The corresponding “generative process” is defined as:

\[p_\theta(x_{0:T}):= \underbrace{p_\theta(x_T)\prod_{i=1}^Sp_{\theta}^{(\tau_i)}(x_{\tau_{i-1}}\vert x_{\tau_i})}_\text{use to produce samples} \times \underbrace{\prod_{t\in\overline\tau}p_\theta^{(t)}(x_0\vert x_t)}_\text{use in objective},\]

where only part of the models are actually being used to produce samples (define \(\tau_0=0\)). The conditionals are:

\[\begin{aligned} p_\theta^{\tau_{i}}(x_{\tau_{i-1}}\vert x_{\tau_i})&=q_{\sigma,\tau}(x_{\tau_{i-1}}\vert x_{\tau_i}, f_\theta^{(\tau_i)}(x_{\tau_i}))\quad\text{if }i\in\{2,\dots, S\}\\ p_\theta^{(t)}(x_0\vert x_t)&=\mathcal{N}(f_\theta^{(t)}(x_{t}),\sigma_{t}^2I),\quad\text{if }t\in\overline\tau\cup\{\tau_1\}, \end{aligned}\]

which leverages \(q_{\sigma,\tau}(x_{\tau_{i-1}}\vert x_{\tau_i}, x_0)\) as part of the inference process.
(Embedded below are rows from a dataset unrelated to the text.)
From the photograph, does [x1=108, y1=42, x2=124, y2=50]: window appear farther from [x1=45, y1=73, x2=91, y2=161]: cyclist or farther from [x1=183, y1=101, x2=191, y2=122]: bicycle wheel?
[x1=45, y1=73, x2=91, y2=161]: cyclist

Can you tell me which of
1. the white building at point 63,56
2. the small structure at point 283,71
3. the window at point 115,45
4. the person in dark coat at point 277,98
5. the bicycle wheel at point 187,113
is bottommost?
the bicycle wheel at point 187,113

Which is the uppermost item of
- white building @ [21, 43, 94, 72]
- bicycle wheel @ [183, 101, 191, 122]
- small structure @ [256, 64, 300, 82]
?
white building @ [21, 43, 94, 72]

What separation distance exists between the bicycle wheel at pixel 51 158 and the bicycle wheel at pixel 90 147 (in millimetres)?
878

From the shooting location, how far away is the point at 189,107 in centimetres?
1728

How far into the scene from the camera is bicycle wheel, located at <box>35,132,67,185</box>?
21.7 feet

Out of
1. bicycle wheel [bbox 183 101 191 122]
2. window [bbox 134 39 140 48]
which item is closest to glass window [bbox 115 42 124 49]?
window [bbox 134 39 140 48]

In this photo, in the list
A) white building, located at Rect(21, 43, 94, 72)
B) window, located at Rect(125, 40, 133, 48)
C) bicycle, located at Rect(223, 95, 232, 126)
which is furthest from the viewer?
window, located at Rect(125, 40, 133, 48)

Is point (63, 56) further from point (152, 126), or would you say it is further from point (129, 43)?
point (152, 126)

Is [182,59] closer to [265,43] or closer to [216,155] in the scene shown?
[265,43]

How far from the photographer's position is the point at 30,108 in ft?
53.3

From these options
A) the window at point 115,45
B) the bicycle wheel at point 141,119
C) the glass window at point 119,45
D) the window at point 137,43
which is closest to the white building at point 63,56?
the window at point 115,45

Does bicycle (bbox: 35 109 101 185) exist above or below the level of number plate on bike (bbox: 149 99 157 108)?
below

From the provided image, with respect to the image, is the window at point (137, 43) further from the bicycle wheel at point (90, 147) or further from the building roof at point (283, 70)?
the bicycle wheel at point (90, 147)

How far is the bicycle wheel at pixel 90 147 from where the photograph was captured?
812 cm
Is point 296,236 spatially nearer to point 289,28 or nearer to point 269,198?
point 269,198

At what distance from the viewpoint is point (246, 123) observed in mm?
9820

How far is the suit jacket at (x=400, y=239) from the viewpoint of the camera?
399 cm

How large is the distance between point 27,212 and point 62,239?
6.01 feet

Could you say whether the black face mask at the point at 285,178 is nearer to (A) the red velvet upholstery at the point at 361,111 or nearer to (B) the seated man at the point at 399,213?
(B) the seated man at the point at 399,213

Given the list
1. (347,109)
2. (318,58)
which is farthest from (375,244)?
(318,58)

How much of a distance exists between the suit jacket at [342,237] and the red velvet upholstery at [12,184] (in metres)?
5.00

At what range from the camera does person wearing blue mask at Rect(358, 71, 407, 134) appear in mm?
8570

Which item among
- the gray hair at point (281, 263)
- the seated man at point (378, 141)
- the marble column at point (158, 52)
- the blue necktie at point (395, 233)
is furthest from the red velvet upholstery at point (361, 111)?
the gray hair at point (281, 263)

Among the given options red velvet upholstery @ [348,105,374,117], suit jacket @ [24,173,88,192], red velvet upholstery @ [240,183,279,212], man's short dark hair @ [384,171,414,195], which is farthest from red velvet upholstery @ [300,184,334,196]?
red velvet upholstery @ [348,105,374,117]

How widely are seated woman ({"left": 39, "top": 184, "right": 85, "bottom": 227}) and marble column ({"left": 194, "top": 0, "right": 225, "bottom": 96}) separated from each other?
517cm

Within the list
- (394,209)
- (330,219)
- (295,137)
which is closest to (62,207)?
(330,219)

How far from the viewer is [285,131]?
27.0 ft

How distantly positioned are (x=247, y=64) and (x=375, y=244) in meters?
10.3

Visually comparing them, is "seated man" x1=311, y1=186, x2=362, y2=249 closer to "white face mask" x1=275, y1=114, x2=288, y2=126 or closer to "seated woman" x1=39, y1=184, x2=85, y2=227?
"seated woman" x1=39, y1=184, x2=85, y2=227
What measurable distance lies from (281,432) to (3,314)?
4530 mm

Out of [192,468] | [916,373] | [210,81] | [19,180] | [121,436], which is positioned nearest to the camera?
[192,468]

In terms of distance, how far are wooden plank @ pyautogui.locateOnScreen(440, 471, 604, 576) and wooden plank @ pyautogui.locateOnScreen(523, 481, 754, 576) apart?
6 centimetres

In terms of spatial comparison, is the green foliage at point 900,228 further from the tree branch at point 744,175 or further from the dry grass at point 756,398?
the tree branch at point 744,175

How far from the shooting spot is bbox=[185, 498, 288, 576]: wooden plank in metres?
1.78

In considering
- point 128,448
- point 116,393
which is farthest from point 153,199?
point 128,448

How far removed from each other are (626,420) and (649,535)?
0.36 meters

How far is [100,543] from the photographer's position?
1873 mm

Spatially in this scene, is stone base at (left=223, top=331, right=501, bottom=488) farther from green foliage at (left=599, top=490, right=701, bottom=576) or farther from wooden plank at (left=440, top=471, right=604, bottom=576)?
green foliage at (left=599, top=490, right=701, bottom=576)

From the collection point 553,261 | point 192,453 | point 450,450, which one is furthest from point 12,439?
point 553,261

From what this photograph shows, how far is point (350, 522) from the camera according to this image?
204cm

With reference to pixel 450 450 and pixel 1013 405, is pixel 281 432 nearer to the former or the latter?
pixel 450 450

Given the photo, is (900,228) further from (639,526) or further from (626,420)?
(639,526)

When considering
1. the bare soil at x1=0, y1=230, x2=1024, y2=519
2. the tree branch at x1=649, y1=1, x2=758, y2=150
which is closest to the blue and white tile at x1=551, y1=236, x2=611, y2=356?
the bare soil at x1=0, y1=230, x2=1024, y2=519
The resulting variational objective becomes (define \(x_{\tau_{L+}}\))

\[\begin{aligned} J_{\sigma,\tau}(\epsilon_\theta)&=\mathbb{E}_{q_{\sigma,\tau}}[\log q_{\sigma,\tau}(X_{1:T}\vert X_0)-\log p_\theta(X_{0:T})]\\ &\equiv\mathbb{E}_{q_{\sigma,\tau}}\left[\sum_{i=2}^S D_\text{KL}(q_{\sigma,\tau}(x_{\tau_{i-1}}|X_{\tau_i},X_0)||p_\theta^{(\tau_i)}(x_{\tau_{i-1}}|X_{\tau_i})) -\log p_\theta^{(\tau_1)}(X_0|X_{\tau_i})\right.\\ &\qquad+\left. \sum_{t\in\overline\tau} -\log p_\theta^{(t)}(X_0|X_{t}) \right]\\ \end{aligned}\]

A similar argument to the proof used in Theorem 1 can show that \(J_{\sigma,\tau}\) can also be converted to an objective of the form \(L_\gamma\).